Task requirements >> From the records below, please print only the lines from the one containing "The Book Of" through the one containing "Life with Blood", both included. Skip the pictures.

Material for this exercise >>
--- --- ---

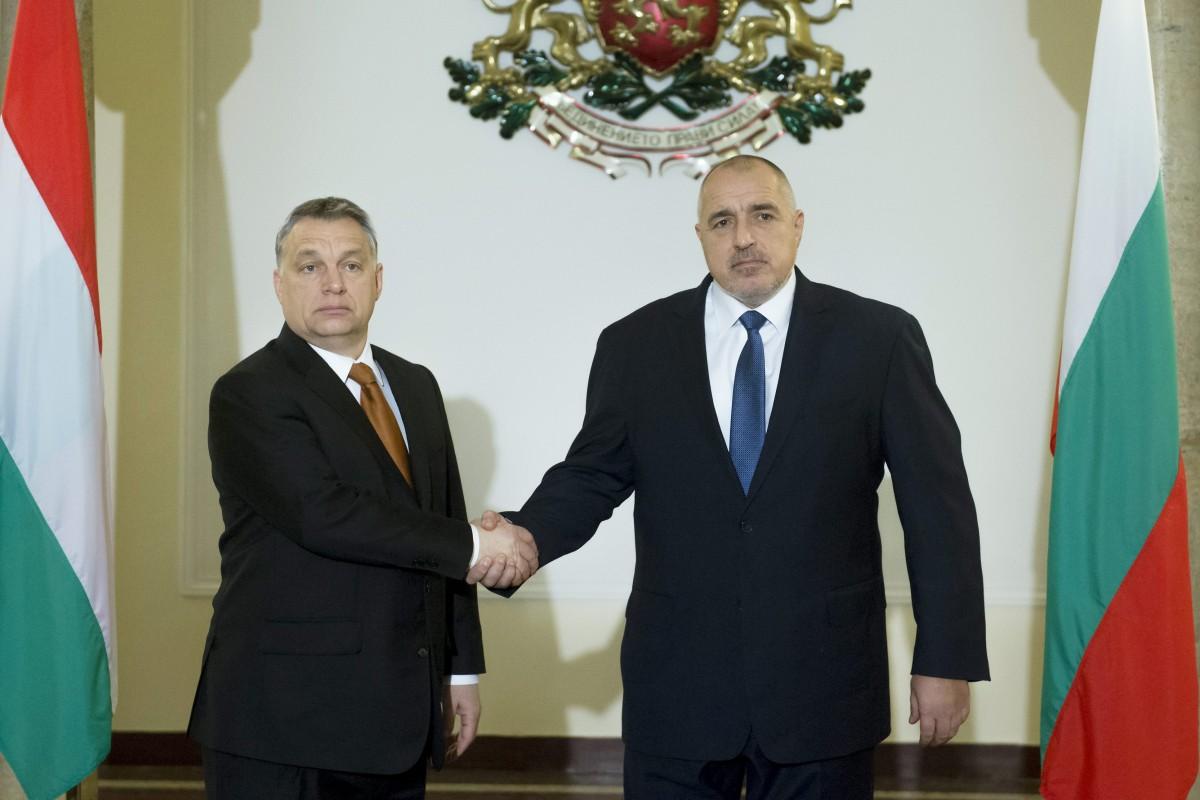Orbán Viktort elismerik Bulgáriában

--- --- ---

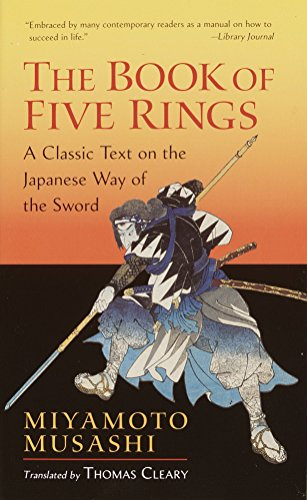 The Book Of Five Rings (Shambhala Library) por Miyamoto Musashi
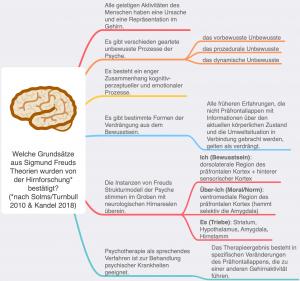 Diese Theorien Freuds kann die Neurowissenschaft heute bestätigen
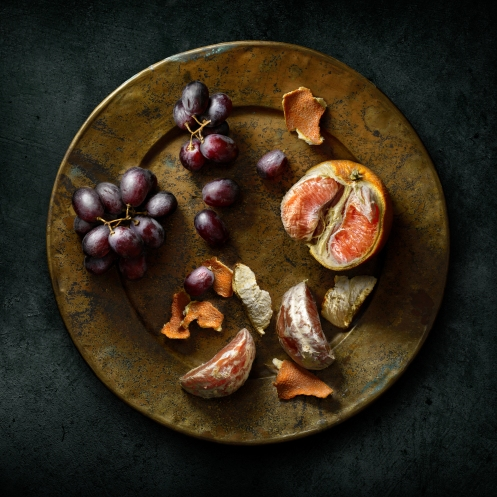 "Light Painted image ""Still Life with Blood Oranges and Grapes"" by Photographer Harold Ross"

--- --- ---

Solved exercise >>
 The Book Of Five Rings (Shambhala Library) por Miyamoto Musashi
 Diese Theorien Freuds kann die Neurowissenschaft heute bestätigen
 "Light Painted image ""Still Life with Blood Oranges and Grapes"" by Photographer Harold Ross"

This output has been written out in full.